Apart from his work in the USA Prof Sangiovanni-Vincentelli is also the President of the Italian National Committee of Research Trustees and is on the boards of the Italian national research council (CNR) and the Italian Institute of Technology.

When explaining his passion for the application of science he was quoted, as saying: “With physics, you explain what God does. With engineering you’re creating your own universe. You are God.”

Also speaking on the night will be Professor Muffy Calder OBE, Professor of Computing Science at Glasgow University, and until recently Chief Scientific Adviser for Scotland. Her research is in modelling and reasoning about the behaviour of complex software and biochemical systems using computer science, mathematics and automated reasoning techniques. In 2011, Professor Calder was awarded the OBE for services to Computer Science and a Royal Society Wolfson Merit Award. Professor Calder also played a key role in establishing the British Computer Society Academy of Computing.  Before becoming Chief Scientific Adviser, she was a Royal Society Leverhulme Research Senior Fellow and Dean for Research in the College of Science and Engineering at the University of Glasgow.

While her main research is in the area of “formal methods” which might be described as “pure” computer science, she also makes connections through research with problems in a wide variety of other fields. For instance, she has worked with cell biologists to figure out if communication within a cell can be predicted and what is the most effective way to change it. Rosemary O’Connor Professor in the School of Biochemistry and Cell Biology at UCC agrees with this approach: “Boolean modelling is one of the approaches to identifying new ways of interfering with the insulin-like growth factor system, which determines the progression of many kinds of cancer, as well as their lifespan.”

Prof Calder has also worked on the science behind some key communication technologies, including communications systems for air traffic control and advanced telephony systems, where a number of decisions have to be made at the same time, and it is crucial that they are correct.

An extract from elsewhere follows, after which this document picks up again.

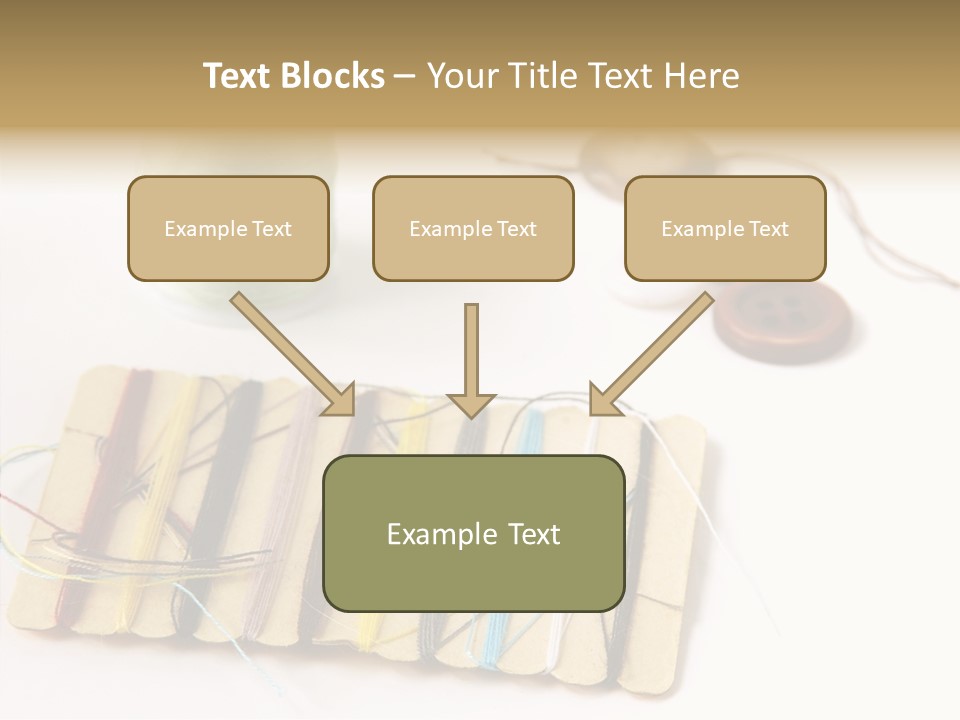 Text Blocks – Your Title Text Here

Example Text

Example Text

Example Text

Example Text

Our world has never been more dependent on computer science and computer software but Prof Calder believes that the focus on making our interaction with computers, phones and other devices as seamless and invisible as possible actually has some risks.  She thinks this has led us to take these devices for granted and just assume they work, so we become passive consumers who have no real insight into what computers can and cannot do. “It is important that we have a better understanding of how these systems work”, she says. “CoderDojo and other programming sessions have great potential as a way for young people and families to learn the basics of programming, and also to experience the joy and power of programming.” Cork man James Whelton, co-founder of CoderDojo attended the Munster Programme Training  run by UCC’s Computer Science Department  which encourages students from primary and secondary schools to get involved in programming prior to third level.

Prof Calder is a former external examiner of the Department of Computer Science at UCC.

As Chief Scientific Advisor for Scotland, it was Prof Calder's job to provide independent scientific advice to ministers, champion science as a key driver of the economy, and ensure the Scottish Government uses science effectively in all policy-making.

University College Cork greatly appreciates the support of Mr Brian Kingham and Reliance Cyber Services, who have generously enabled the George Boole 200 Inaugural Lectures at the University.